Cabe ainda à Câmara Municipal a aprovação da Lei Orgânica do Município. Segundo a Constituição, o município será regido por uma Lei Orgânica, votada em dois turnos, com interstício mínimo de dez dias, aprovada por pelo menos dois terços dos seus membros.
Quanto à sua composição, está definida no capítulo IV (Dos Municípios) da Constituição Federal de 1988, incluída pela Emenda Constitucional nº 58 de 2009, que estabelece o mínimo de nove vereadores em municípios com até quinze mil habitantes a no máximo 55, para municípios com mais de oito milhões de habitantes. A composição vai de dois em dois – sempre ímpares – de 9 até 55, ou seja, 11 vereadores para municípios entre 15 e 30 mil habitantes, 13 para entre 30 até 50 mil, 15 para entre 50 e 80 mil e assim por diante. Natal, por exemplo, tem 29 vereadores porque tem entre 750 e 900 mil habitantes e São Paulo têm 55 porque tem mais de oito milhões de habitantes.
Um aspecto importante em relação à função legislativa, é que há no Brasil tanto em nível municipal, como estadual e federal, um número expressivo de leis aprovadas que são de iniciativa do Poder Executivo, em especial em questões orçamentárias, assim como um número grande de leis de homenagens e datas comemorativas, muito superiores ao que se poderia considerar como leis relevantes para os Municípios, Estados e o País.
Segundo levantamento do Poder360, em 2019 os congressistas apresentaram 100 Projetos de Leis de dias, semanas, meses e até biênios comemorativos. O aspecto importante é que houve uma diminuição expressiva em relação a 2018 (65% a menos), sendo apenas 6 aprovadas e incluídas no calendário nacional.

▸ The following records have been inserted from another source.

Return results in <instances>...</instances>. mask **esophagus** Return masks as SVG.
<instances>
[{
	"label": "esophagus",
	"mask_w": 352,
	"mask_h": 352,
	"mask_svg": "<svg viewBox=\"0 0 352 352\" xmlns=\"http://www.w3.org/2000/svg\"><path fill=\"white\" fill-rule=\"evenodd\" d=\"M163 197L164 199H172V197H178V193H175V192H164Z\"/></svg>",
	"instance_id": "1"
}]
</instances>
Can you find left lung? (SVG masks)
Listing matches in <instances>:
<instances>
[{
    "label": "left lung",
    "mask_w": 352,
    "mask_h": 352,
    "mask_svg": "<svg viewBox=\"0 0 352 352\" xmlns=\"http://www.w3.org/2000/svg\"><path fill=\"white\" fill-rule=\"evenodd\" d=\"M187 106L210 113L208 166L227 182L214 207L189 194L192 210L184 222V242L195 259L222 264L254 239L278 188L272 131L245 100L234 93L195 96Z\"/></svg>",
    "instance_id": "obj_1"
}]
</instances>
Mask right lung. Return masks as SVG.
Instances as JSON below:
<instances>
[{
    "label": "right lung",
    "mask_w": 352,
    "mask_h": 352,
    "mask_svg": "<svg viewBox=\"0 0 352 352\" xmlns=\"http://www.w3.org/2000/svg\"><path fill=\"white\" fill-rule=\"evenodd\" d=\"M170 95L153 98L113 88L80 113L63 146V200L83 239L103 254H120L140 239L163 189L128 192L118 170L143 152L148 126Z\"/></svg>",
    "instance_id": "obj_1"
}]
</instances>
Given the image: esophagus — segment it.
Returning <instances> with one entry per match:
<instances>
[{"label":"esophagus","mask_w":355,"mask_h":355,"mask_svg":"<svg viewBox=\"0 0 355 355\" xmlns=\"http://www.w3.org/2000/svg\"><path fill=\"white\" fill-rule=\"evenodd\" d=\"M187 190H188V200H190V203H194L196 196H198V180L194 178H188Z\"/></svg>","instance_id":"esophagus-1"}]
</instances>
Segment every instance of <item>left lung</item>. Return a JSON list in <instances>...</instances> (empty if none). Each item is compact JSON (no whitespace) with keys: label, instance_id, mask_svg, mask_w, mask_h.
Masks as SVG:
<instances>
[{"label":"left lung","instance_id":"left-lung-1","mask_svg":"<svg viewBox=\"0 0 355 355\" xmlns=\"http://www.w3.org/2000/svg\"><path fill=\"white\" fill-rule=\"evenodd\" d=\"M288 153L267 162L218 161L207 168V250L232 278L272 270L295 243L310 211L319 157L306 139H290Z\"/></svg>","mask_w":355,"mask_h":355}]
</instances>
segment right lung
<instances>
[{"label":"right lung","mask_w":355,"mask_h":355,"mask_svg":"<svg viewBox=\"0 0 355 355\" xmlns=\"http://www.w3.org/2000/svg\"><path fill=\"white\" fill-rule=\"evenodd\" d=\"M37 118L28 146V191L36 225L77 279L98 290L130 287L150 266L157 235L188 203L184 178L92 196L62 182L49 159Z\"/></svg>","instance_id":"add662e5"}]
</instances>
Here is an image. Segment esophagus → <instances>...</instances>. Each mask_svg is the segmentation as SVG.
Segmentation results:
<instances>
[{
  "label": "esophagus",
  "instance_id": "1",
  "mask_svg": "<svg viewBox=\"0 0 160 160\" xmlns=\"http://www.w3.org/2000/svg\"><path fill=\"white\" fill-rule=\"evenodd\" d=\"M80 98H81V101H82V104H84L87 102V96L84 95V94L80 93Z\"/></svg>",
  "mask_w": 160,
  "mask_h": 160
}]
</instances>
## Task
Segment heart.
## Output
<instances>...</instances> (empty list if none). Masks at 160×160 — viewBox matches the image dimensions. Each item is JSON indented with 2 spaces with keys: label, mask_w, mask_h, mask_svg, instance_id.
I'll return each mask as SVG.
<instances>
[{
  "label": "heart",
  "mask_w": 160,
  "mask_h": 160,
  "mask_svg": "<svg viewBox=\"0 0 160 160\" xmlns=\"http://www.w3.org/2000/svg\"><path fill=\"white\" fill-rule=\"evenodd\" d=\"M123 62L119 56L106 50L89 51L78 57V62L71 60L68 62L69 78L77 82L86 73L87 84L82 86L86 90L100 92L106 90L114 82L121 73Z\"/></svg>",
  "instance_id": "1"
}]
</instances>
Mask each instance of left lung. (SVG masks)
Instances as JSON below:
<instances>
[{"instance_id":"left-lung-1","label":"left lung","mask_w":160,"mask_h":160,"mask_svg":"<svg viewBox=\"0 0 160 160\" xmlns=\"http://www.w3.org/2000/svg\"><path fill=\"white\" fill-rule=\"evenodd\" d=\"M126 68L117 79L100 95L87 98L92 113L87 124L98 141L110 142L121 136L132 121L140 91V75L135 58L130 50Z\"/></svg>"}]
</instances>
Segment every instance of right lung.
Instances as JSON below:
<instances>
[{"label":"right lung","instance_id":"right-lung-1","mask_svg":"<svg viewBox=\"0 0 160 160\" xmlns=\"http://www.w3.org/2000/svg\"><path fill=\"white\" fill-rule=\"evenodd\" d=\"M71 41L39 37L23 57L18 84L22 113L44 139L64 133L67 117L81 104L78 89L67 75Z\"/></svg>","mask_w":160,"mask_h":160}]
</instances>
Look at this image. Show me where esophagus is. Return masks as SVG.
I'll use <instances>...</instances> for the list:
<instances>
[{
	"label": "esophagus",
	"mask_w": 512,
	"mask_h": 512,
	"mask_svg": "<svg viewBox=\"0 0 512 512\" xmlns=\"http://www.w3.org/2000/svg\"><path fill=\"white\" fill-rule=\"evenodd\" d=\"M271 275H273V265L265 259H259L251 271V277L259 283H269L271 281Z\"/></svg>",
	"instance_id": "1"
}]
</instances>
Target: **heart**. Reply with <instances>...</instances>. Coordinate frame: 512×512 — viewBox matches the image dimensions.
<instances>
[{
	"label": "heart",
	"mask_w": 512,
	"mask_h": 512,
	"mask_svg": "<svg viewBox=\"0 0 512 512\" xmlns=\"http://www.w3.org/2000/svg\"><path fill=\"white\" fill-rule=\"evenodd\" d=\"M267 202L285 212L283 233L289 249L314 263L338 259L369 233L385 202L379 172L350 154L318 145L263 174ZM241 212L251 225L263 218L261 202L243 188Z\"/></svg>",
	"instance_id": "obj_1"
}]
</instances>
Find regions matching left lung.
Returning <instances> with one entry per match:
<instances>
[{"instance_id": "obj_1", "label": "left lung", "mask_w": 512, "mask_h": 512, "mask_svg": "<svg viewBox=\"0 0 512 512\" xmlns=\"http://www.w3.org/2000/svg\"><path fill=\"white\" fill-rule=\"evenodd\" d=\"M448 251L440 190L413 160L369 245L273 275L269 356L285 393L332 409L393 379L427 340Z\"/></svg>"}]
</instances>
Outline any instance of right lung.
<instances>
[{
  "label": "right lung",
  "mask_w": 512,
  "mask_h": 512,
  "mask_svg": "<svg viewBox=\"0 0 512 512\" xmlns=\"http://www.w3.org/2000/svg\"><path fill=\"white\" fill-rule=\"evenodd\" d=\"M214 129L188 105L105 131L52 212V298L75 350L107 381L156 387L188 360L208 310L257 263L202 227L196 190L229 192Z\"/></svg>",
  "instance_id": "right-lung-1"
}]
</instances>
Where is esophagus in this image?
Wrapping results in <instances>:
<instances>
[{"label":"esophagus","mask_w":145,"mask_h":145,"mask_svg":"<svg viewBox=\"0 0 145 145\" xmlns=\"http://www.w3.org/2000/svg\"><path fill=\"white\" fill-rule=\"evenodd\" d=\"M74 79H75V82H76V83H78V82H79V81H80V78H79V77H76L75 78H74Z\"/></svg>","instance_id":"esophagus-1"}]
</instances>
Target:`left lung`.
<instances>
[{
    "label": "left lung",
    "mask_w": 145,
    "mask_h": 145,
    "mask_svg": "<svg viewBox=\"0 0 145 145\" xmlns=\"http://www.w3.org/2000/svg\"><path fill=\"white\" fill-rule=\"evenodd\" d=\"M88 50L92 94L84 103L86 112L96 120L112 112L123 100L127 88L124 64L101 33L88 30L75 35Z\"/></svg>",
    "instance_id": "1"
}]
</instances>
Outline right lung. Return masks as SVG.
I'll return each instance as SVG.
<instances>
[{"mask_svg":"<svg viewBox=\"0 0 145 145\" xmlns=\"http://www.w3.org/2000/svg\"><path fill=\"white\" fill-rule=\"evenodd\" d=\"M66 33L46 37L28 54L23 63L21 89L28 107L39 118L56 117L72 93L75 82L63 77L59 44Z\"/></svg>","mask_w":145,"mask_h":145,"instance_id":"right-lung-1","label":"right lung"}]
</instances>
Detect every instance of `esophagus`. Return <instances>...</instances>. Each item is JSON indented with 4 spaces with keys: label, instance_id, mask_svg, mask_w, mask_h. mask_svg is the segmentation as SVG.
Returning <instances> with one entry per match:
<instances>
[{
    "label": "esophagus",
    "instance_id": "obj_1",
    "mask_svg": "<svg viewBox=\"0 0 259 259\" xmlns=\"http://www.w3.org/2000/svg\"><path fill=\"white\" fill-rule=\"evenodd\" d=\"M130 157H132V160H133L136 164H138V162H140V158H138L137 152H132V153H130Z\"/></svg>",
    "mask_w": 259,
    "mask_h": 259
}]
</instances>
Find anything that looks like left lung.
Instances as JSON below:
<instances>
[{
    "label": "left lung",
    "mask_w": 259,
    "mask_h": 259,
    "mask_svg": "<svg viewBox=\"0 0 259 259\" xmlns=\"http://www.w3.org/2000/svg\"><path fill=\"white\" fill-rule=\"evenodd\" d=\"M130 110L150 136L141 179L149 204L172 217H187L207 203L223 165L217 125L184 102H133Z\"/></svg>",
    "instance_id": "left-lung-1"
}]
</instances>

Em relação às eleições municipais de novembro de 2020, uma mudança importante será a entrada em vigor da Emenda Constitucional nº 97 de 2017, que estabelece o fim das coligações para eleições proporcionais (vereadores e deputados) e normas sobre acesso dos partidos políticos aos recursos do fundo partidário e ao tempo de propaganda gratuito no rádio e na televisão.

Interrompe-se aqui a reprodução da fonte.